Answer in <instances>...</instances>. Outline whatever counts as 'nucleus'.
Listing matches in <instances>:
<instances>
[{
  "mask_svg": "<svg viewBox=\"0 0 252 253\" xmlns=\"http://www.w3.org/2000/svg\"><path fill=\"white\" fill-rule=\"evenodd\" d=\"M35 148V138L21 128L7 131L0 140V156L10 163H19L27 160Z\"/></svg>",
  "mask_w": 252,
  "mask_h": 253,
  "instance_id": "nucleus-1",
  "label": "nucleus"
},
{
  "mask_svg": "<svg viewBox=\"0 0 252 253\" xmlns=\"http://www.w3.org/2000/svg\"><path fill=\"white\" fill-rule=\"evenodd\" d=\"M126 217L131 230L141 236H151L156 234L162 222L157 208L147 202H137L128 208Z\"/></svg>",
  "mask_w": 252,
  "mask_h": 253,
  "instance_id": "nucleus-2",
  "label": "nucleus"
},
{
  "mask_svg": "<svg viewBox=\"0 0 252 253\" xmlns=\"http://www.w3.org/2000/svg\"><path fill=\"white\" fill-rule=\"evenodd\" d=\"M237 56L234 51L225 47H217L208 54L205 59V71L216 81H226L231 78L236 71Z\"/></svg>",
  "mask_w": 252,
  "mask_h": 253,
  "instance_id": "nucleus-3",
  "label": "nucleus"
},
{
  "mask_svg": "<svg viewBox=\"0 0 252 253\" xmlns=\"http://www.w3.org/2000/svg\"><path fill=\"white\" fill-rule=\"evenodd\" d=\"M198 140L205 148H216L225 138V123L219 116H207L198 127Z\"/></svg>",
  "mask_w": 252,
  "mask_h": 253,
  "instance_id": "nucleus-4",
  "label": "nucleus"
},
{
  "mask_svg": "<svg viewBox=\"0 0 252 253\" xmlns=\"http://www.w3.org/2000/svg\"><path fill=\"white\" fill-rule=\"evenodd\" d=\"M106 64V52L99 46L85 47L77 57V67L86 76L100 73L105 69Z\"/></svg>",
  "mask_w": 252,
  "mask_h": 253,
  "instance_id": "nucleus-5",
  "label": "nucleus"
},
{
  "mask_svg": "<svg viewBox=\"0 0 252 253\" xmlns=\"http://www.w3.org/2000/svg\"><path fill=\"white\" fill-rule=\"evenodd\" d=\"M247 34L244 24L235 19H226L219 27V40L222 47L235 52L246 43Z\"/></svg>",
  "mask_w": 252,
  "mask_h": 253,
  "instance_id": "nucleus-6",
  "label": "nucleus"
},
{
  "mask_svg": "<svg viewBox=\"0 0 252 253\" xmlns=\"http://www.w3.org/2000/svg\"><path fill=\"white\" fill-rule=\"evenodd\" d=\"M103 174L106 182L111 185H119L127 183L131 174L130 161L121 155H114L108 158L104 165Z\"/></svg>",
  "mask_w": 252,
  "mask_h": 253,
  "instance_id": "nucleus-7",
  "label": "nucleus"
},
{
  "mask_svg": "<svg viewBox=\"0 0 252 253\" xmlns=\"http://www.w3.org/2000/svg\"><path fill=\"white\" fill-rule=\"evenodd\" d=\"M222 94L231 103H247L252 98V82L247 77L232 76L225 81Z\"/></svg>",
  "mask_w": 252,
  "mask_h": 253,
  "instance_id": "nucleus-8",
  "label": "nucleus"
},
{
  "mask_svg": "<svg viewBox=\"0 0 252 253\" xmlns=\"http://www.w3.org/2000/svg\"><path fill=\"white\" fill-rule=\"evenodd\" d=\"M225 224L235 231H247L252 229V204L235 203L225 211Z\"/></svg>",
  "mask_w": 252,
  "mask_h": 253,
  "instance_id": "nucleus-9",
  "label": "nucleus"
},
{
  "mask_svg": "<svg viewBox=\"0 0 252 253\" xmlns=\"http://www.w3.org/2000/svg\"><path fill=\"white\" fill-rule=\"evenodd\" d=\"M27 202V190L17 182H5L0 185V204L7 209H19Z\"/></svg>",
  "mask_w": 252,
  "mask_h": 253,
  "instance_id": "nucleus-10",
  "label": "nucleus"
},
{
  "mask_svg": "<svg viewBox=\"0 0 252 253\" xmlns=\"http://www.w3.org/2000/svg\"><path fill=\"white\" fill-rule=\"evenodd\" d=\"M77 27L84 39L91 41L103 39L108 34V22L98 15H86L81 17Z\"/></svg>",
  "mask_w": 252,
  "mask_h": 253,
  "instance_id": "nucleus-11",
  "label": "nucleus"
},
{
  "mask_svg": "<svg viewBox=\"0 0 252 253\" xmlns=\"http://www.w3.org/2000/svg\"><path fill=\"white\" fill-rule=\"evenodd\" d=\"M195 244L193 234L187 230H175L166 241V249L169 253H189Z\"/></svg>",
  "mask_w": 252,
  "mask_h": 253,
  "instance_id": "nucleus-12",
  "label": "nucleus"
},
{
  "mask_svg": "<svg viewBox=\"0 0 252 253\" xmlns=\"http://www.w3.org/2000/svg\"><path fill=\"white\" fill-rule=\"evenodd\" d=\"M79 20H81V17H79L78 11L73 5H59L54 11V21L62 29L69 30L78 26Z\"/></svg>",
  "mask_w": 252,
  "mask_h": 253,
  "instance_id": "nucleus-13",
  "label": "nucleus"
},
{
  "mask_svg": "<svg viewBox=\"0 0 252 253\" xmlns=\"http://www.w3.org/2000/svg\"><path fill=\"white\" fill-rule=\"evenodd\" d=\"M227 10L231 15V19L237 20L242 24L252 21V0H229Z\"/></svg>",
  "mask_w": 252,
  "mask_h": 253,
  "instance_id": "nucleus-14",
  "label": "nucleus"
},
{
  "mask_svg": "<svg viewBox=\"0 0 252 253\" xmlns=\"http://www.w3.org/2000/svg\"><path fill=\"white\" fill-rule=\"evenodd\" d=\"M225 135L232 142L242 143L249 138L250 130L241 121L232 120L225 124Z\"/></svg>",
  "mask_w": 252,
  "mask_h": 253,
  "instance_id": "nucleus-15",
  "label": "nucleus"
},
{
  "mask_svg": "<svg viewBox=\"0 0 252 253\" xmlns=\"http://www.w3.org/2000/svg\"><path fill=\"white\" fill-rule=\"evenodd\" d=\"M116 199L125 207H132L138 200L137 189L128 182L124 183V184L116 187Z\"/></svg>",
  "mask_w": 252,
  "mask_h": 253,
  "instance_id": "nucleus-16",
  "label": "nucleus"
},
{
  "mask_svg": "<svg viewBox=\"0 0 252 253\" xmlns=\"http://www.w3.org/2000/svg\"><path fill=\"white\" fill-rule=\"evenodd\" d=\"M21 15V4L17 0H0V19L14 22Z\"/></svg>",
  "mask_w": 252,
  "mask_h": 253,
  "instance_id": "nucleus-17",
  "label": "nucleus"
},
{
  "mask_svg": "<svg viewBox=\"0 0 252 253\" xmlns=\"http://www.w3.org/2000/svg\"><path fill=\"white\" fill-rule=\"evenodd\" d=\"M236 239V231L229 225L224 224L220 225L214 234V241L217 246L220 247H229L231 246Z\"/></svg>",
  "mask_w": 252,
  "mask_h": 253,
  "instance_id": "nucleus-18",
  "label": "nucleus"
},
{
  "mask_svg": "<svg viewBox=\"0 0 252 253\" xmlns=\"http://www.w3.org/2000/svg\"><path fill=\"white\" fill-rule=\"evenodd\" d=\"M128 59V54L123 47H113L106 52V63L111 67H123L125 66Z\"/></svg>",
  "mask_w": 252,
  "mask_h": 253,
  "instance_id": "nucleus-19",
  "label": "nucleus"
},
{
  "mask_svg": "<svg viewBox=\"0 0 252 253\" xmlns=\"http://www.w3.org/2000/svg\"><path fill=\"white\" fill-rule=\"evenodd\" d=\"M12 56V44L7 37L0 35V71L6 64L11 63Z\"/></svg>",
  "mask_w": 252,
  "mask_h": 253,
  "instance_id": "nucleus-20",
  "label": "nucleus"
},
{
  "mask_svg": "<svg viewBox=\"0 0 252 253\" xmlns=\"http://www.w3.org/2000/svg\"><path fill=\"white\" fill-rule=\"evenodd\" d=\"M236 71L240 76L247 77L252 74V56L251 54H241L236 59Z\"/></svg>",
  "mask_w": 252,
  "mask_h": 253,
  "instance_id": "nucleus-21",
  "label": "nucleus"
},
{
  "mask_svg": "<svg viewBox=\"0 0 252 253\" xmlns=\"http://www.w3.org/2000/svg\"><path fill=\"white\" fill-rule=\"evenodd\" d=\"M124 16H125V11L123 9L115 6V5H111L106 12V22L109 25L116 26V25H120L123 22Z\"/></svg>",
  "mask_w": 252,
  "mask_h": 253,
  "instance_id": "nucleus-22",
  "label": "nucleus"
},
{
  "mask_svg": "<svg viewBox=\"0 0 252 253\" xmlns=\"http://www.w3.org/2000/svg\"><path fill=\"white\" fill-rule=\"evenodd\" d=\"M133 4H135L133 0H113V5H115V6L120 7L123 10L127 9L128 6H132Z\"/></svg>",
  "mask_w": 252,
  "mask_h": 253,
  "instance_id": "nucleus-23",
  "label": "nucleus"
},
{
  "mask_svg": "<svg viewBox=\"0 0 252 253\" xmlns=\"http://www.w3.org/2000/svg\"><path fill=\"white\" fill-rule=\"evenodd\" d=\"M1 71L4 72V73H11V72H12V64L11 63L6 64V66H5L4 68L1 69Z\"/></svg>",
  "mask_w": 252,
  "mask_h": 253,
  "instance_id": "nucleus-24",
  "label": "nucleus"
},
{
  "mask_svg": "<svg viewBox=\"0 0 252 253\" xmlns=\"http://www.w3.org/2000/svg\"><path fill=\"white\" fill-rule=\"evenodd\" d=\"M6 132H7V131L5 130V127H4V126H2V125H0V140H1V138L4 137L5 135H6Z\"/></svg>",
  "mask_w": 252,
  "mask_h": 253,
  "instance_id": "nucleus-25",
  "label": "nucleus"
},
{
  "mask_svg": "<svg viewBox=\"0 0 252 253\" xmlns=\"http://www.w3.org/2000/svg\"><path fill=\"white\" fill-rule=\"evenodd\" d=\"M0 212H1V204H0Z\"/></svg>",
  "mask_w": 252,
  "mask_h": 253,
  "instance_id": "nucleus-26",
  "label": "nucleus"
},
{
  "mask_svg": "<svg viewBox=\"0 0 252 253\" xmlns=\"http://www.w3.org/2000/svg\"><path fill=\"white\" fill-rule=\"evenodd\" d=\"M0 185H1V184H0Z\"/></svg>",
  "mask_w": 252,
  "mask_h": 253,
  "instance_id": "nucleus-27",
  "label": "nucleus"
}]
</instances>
━━━━━━━━
▶ Work instructions:
Find every line in the material above that contains the string "instances", and copy each of those lines in full. Match case exactly.

▶ Exercise response:
Answer in <instances>...</instances>. Outline whatever counts as 'nucleus'.
Listing matches in <instances>:
<instances>
</instances>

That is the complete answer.